---------- Exercise input

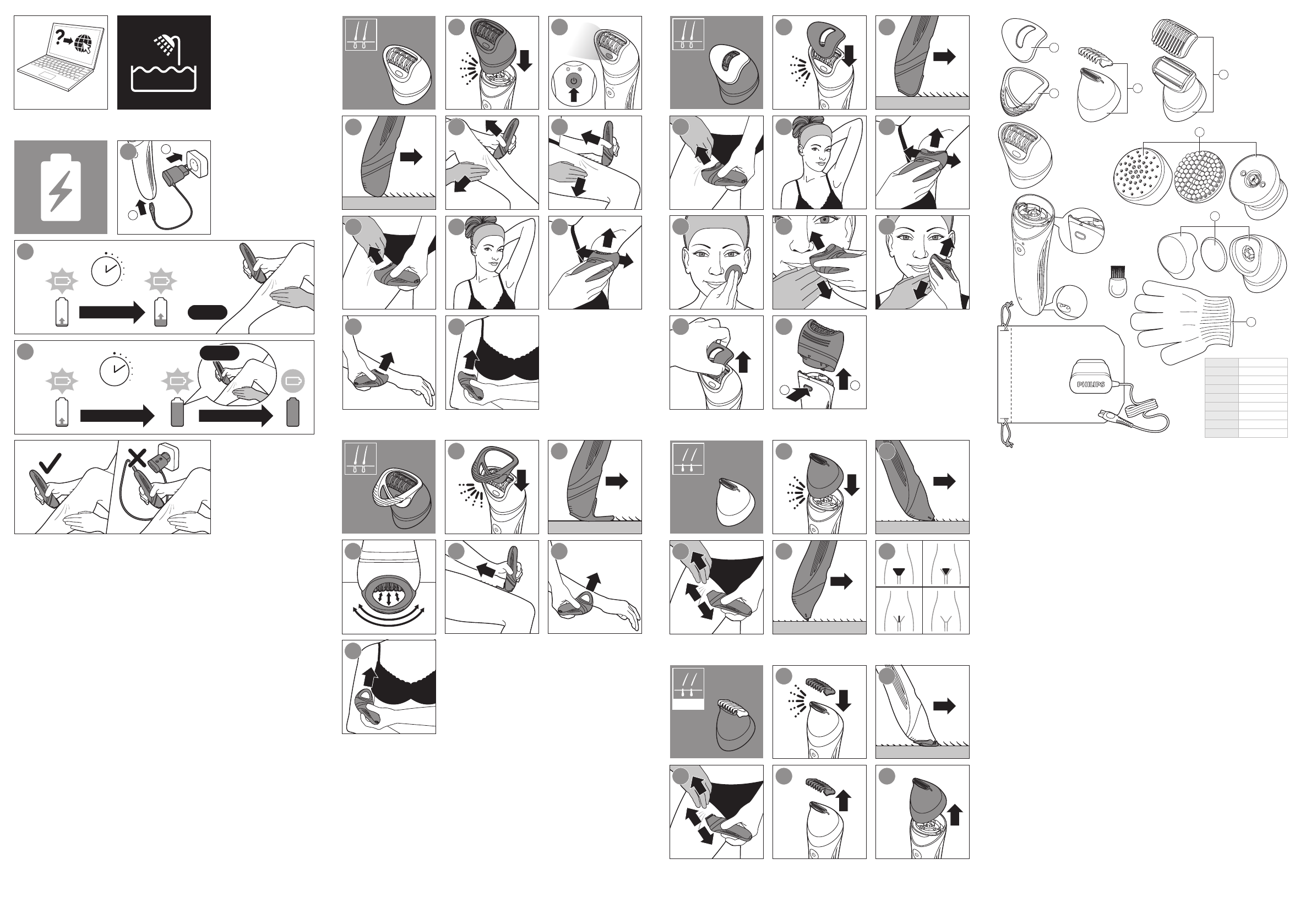 PHILIPS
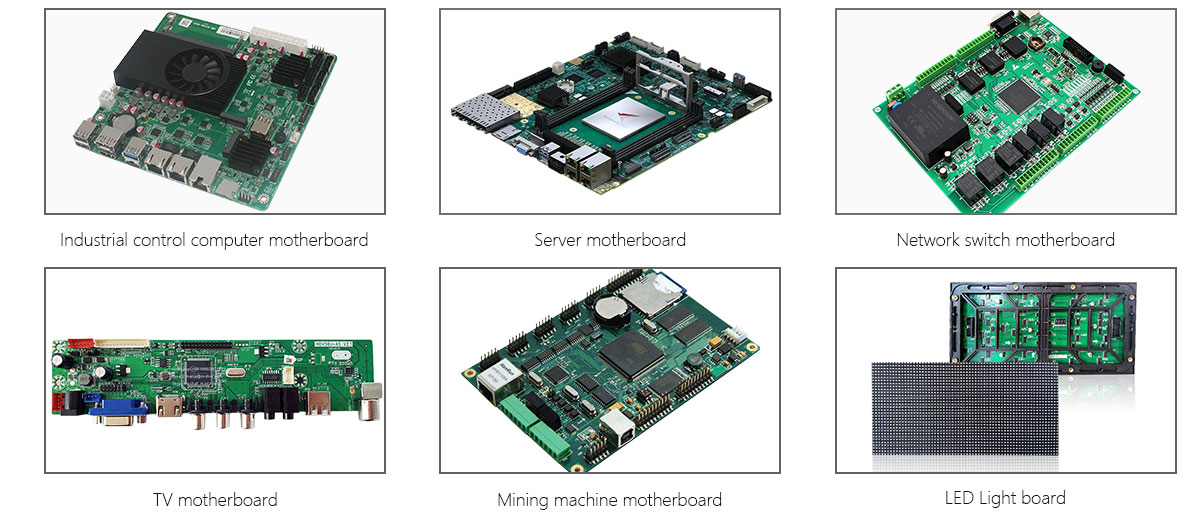 Industrial control computer motherboard

Server motherboard

Network switch motherboard

TV motherboard

Mining machine motherboard

LED Light board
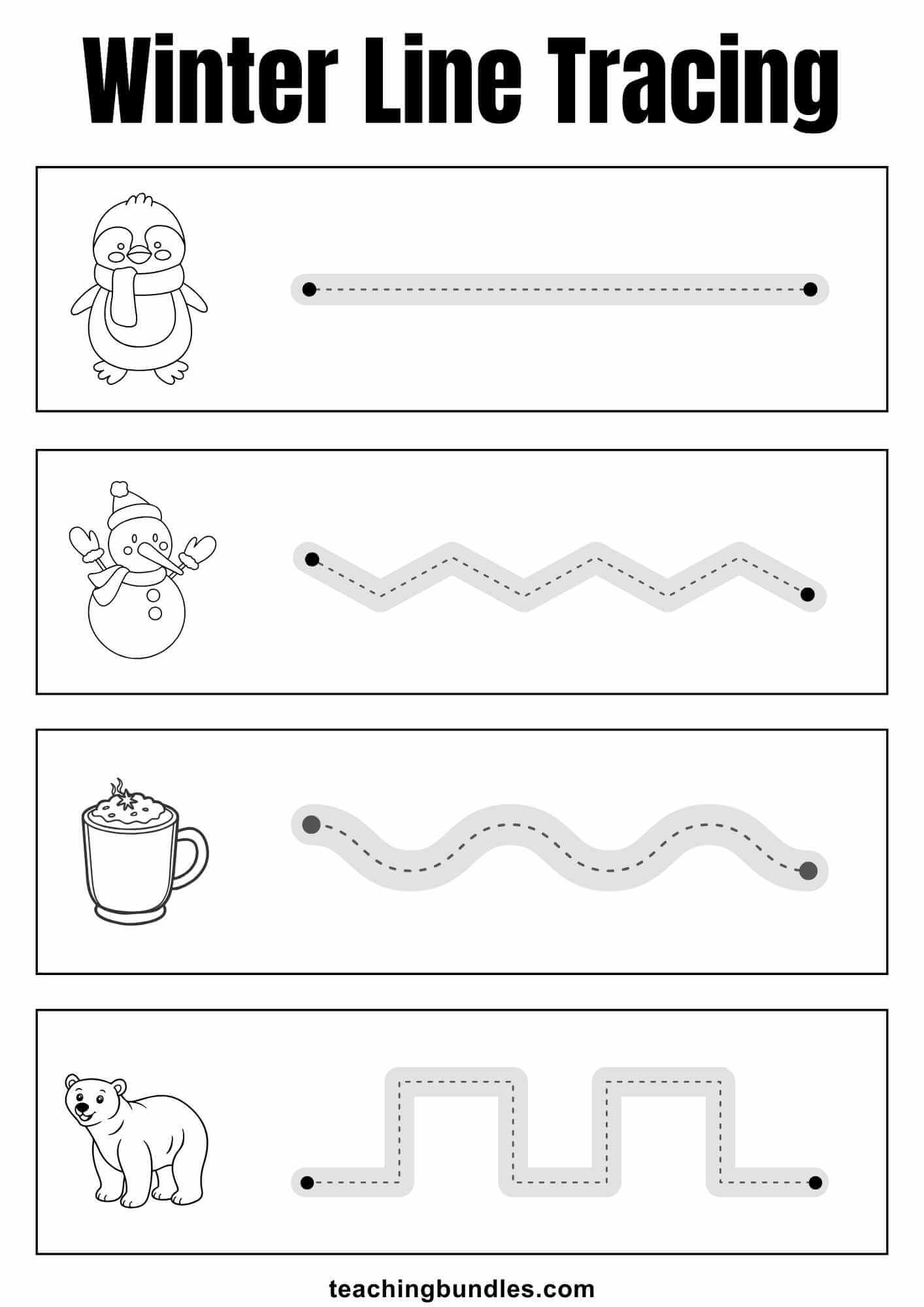 Winter Line Tracing

teachingbundles.com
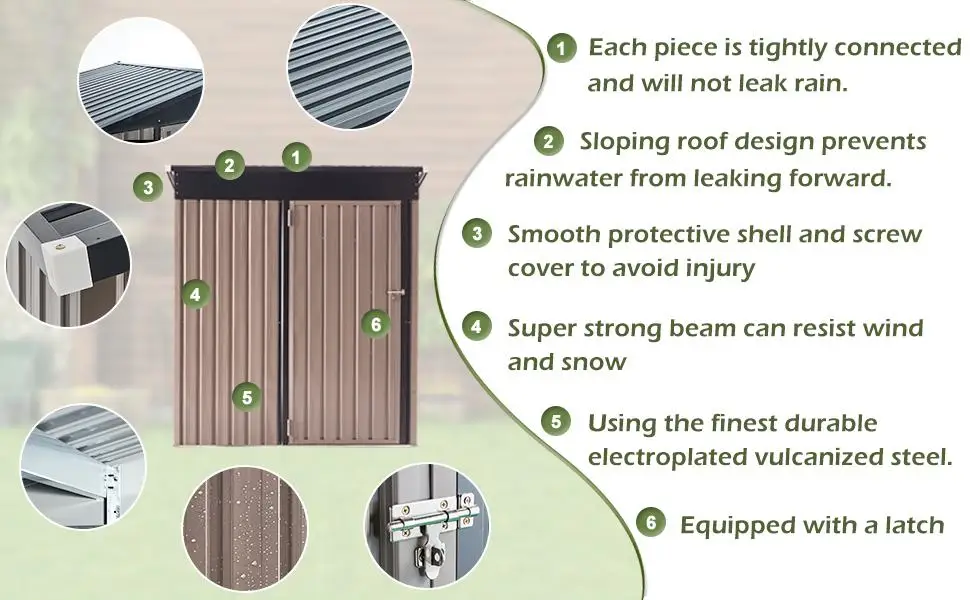 2
1
3
4
6
5

1 Each piece is tightly connected and will not leak rain.

2 Sloping roof design prevents rainwater from leaking forward.

3 Smooth protective shell and screw cover to avoid injury

4 Super strong beam can resist wind and snow

5 Using the finest durable electroplated vulcanized steel.

6 Equipped with a latch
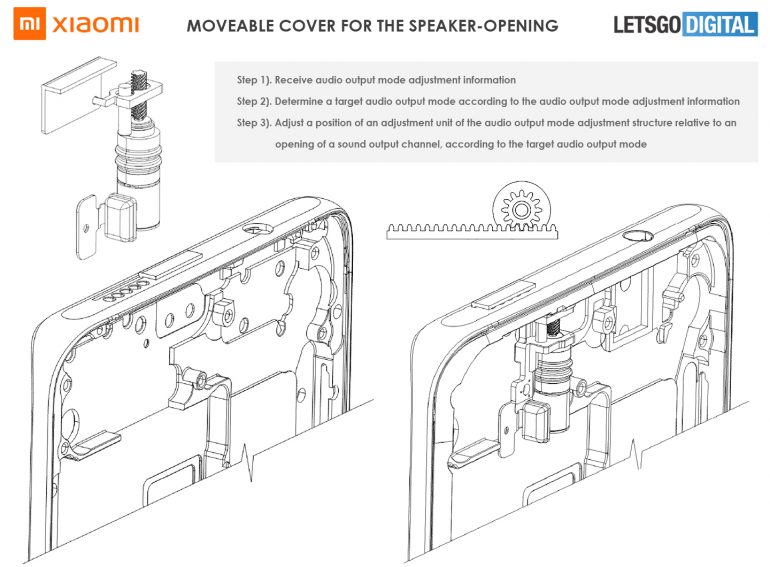 mi XIAOMI

MOVEABLE COVER FOR THE SPEAKER-OPENING

LETSGO DIGITAL

Step 1). Receive audio output mode adjustment information

Step 2). Determine a target audio output mode according to the audio output mode adjustment information

Step 3). Adjust a position of an adjustment unit of the audio output mode adjustment structure relative to an opening of a sound output channel, according to the target audio output mode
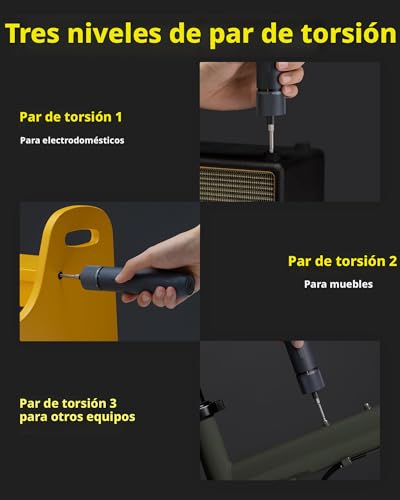 Tres niveles de par de torsión

Par de torsión 1

Para electrodomésticos

Par de torsión 2

Para muebles

Par de torsión 3
para otros equipos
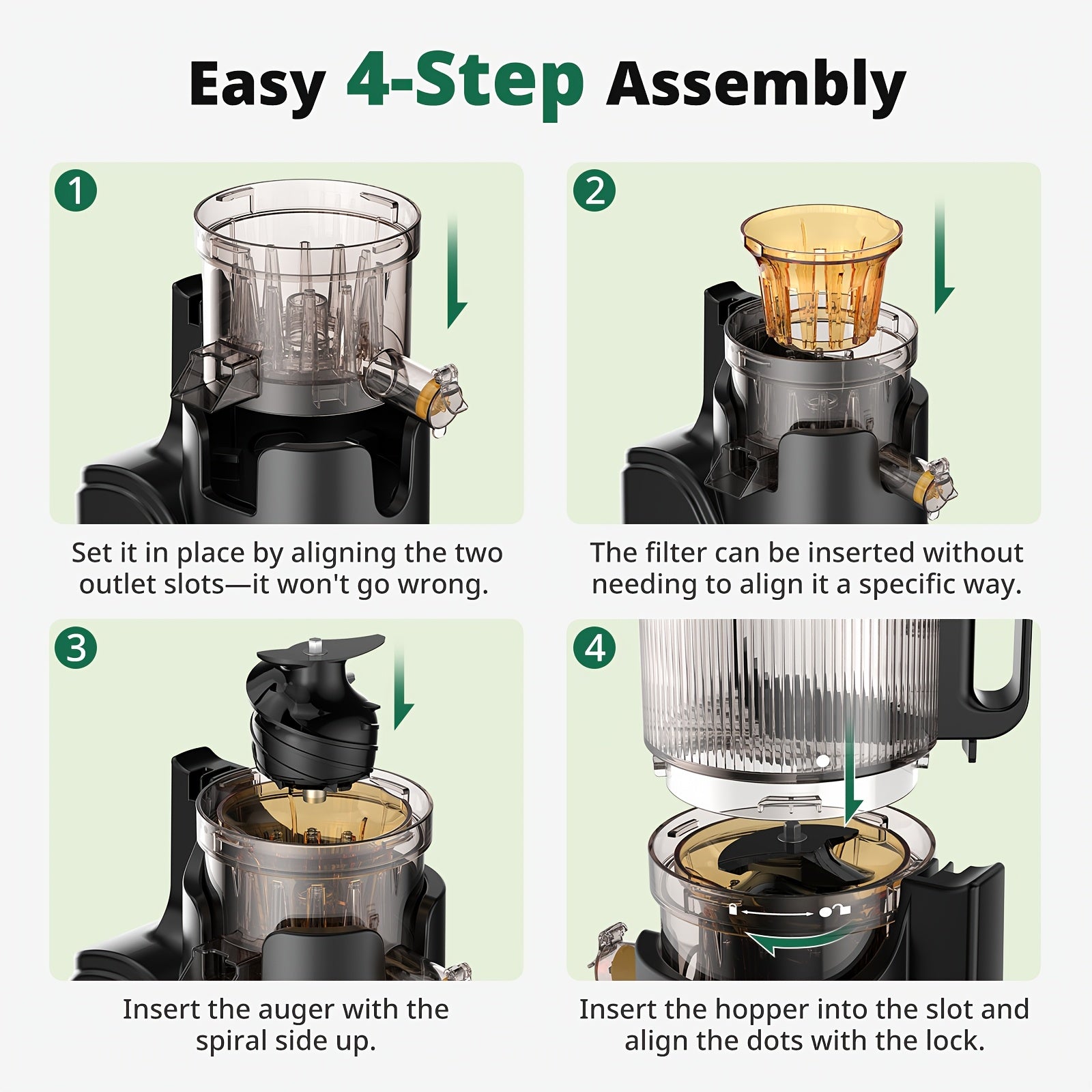 Easy 4-Step Assembly

1

Set it in place by aligning the two outlet slots—it won't go wrong.

2

The filter can be inserted without needing to align it a specific way.

3

Insert the auger with the spiral side up.

4

Insert the hopper into the slot and align the dots with the lock.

--------------------

- **Task to complete**:
Working from the entries above, find every line in which the word "target" occurs and copy it.

- **Result of this exercise**:
Step 2). Determine a target audio output mode according to the audio output mode adjustment information
Step 3). Adjust a position of an adjustment unit of the audio output mode adjustment structure relative to an opening of a sound output channel, according to the target audio output mode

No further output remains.